Hélio Oiticica war auch ein Sambatänzer; er tanzte mit seinen Freunden aus der Favela, von der Sambaschule Mangueira. Sie trugen seine Stoff-Skulpturen, die Parangolés, und erweckten sie tanzend zum Leben – Avantgarde und Folklore, absolut sinnfällig verwoben.

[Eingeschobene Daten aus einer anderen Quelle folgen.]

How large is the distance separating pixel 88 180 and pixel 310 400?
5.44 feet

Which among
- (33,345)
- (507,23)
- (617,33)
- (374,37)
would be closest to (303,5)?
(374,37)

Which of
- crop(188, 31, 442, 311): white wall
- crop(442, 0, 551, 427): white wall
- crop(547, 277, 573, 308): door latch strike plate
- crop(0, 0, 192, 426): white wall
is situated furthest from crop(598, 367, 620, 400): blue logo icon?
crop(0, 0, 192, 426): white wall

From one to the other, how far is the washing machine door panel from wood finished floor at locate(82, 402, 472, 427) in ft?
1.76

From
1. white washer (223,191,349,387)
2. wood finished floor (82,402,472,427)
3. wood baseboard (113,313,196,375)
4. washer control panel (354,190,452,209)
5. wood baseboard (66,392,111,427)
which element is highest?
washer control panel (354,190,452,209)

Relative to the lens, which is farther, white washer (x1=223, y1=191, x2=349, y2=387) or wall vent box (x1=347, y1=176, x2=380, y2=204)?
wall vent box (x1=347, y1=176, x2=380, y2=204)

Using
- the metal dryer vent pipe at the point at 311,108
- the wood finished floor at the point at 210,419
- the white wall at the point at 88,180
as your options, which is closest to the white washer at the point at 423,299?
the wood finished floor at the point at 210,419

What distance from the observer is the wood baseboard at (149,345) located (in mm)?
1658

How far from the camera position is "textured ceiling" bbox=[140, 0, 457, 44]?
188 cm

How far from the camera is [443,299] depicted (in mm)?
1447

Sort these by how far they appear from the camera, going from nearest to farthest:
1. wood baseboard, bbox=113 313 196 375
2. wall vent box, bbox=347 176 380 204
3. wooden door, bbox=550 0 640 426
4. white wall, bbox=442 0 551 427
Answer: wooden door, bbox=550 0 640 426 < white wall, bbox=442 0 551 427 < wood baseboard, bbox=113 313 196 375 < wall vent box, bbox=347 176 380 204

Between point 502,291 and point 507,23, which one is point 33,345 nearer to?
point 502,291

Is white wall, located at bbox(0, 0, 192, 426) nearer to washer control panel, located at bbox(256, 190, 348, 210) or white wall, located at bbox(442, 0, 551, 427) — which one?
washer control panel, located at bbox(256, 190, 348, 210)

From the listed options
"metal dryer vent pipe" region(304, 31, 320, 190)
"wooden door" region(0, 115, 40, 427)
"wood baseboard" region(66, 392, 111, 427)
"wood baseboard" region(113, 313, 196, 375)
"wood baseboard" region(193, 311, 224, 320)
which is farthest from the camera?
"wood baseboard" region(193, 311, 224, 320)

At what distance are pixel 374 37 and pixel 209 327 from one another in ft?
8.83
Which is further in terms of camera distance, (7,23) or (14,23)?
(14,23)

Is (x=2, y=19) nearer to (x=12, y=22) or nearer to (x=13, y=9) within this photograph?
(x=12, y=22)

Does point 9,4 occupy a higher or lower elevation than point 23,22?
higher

„Hélio Oiticica“ ist viel mehr als eine Künstlerbiografie: Der Film erzählt zugleich die Geschichte einer Ära, ein Stück Sozialgeschichte, die Geschichte der Kunst und Kultur Brasiliens und wie sie sich unter und gegen und trotz der Repressionen der Diktatur entwickelte – ohne dass dies blutleer referiert werden müsste. „Hélio Oiticica“ endet mit der Fuge, wie auch anders.